Sy’s eyes go flinty, fists and teeth clenching. “I swear to god, I will punt this motherfucker all the way back to East End.”

Frowning, I drag Archie back against my hip. “What did you do to him?”

Sy’s eyes bug out. “What did I do to him?” He holds up his hand, littered with scratches. “He’s been terrorizing me since day one. Fucking glorified rodent, running around here like he owns the goddamn place.”

“Chill.” Remy returns, giving his friend a pat on the shoulder. To me, he says, “He hasn’t done anything. Sy’s just got this whole aura about him. Controlling as fuck, self-righteous, joyless. In other words, the Archduke can sense he’s a gaping asshole.” As if to bolster this point, Remy reaches out and gives Archie a scratch beneath his chin with no difficulty whatsoever. “You’ll warm up to him.”

“The fuck I will,” Sy growls.

Remy’s eyes roll. “I was talking to the cat. Now, let’s see what we’re working with.” He yanks the covers back, revealing my bare, bruised legs, and then sits down on the bed, facing me. I clutch the mug of soup to my chest, startled, but Remy just soothes me with a hand on my shin, picking up my legs and settling between them, a calf on each knee.

Sy abruptly becomes interested in something on his desk, sitting down in the chair and opening a worn-looking, leather-covered notebook. “Eat, Lavinia.”

Remy gives me a look. “See?”

Reluctantly, I lift the mug to my lips, finally getting a good taste of the contents. Chicken with noodles, just the right side of salty.

“Like I was saying before,” Remy begins, squeezing some menthol-scented cream into his palm. “I figured it out. The stars, remember?” He meets my gaze as his hands begin rubbing the cream into my calves. “I know why I kept seeing you falling.”

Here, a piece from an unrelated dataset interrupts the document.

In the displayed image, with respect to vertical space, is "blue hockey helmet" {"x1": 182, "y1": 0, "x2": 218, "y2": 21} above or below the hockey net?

“Uhhh,” is all I have to offer, overwhelmed by both the soup and the sensation of his skilled fingers, kneading gentle circles into my muscles.

“Remy,” Sy says, voice soft but firm, even though he doesn’t look up, pen moving over the notebook. “Leave it. She’s not up for this shit right now.”

“It wasn’t you I was seeing,” Remy continues, ignoring him. He was right before about Sy having an aura. It’s dark and unapproachable, a subtle impression of threat. But right now, Remy’s aura is so disjointed that I can’t focus on anything else. It’s frantic and too alert, like a buzzing that never really goes away. “I was remembering your sister.”

Sy slams his pen down, and then turns to glare at him. “What did I just fucking say?”

But I’m frozen, the mug suspended in front of my mouth. “You know my sister?”

“Not even remotely,” Remy replies, making me wince when his fingers dig into the backs of my knees. “That’s the thing. I’ve never even met her, but she was there.”

I lower my mug. “Where?”

“At the cliff.”

I look at Sy, the confusion making my head spin. “When was this?”

“The night Tate died,” Sy explains, running his fingers through his dark, curly mop of hair. The shirt he’d grabbed off the floor earlier clings to his torso, wrinkled and thin, and it strikes me that he looks exhausted. “It was a little over two years ago,” he goes on, retrieving his pen only to tap it against the notebook. “Remy seems to think he was there when it happened.”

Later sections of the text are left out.